Tugas Kerja:
Ubah kalimat dari teks tentang pengepungan Masjidil Haram ini ke dalam bahasa Inggris: "Kelompok ekstremis tersebut kemudian melakukan tindakan kekerasan, menyegel Masjidil Haram dan menempatkan penembak jitu di menara-menara tinggi."

---- Teks Bacaan

INIPASTI.COM – Masjidil Haram di Mekkah, Arab Saudi, memegang peranan penting sebagai salah satu tujuan utama umat Muslim di seluruh dunia. Keinginan banyak umat Muslim untuk beribadah di masjid tertua ini sangatlah besar.
Dengan luas tanah mencapai 356.800 meter persegi, masjid ini memiliki kapasitas hingga dua juta jamaah, terutama pada bulan Ramadan dan musim Haji. Namun, sejarah Masjidil Haram tidak luput dari peristiwa tragis yang terjadi pada 20 November 1979.
Pada tanggal tersebut, kelompok ekstremis Al-Jamaa al-Salafiya al-Muhtasiba (JSM) mengepung Masjidil Haram di bawah pimpinan Juhayman al-Otaybi, seorang ulama muda dari suku Arab Bedouin. Peristiwa ini terjadi ketika sekitar 50 ribu jamaah sedang menjalankan salat subuh di masjid tersebut.
Dilansir dilaman CNN Indonesia, Juhayman dan sekitar 200 pengikutnya menyusup ke dalam jamaah dan melakukan salat bersama. Setelah salat, Juhayman mengambil alih tempat khotib dan mengumumkan kehadiran Imam Mahdi sebagai penyelamat dunia.
Tindakan ini mengejutkan para jamaah, dan kelompok Juhayman berusaha meyakinkan mereka bahwa Mahdi telah hadir bersama mereka, merujuk pada Mohammed bin Abdullah al-Qahtani.
Kelompok ekstremis tersebut kemudian melakukan tindakan kekerasan, menyegel Masjidil Haram dan menempatkan penembak jitu di menara-menara tinggi.
Abdel Moneim Sultan, seorang mahasiswa yang menyaksikan peristiwa itu, menggambarkan kejadian tersebut sebagai sesuatu yang menakutkan dan luar biasa.

--------
---- Informasi yang Ditampilkan

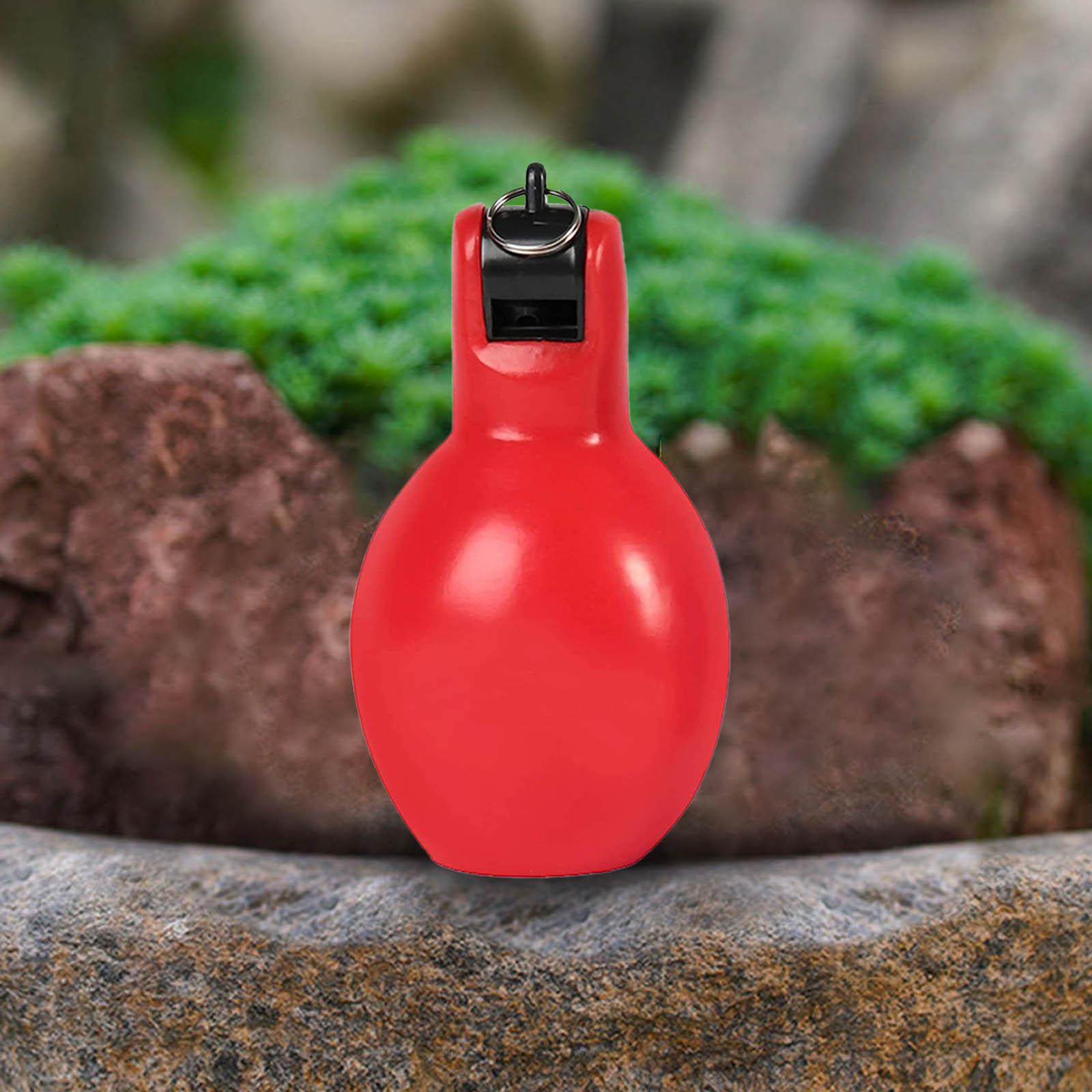 Squeeze Whistle Outdoor for Coach Survival Loud Equipment  Red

--------

Jawaban yang Diharapkan:
The extremist group then resorted to violence, sealing off Masjidil Haram and stationing snipers in the tall minarets.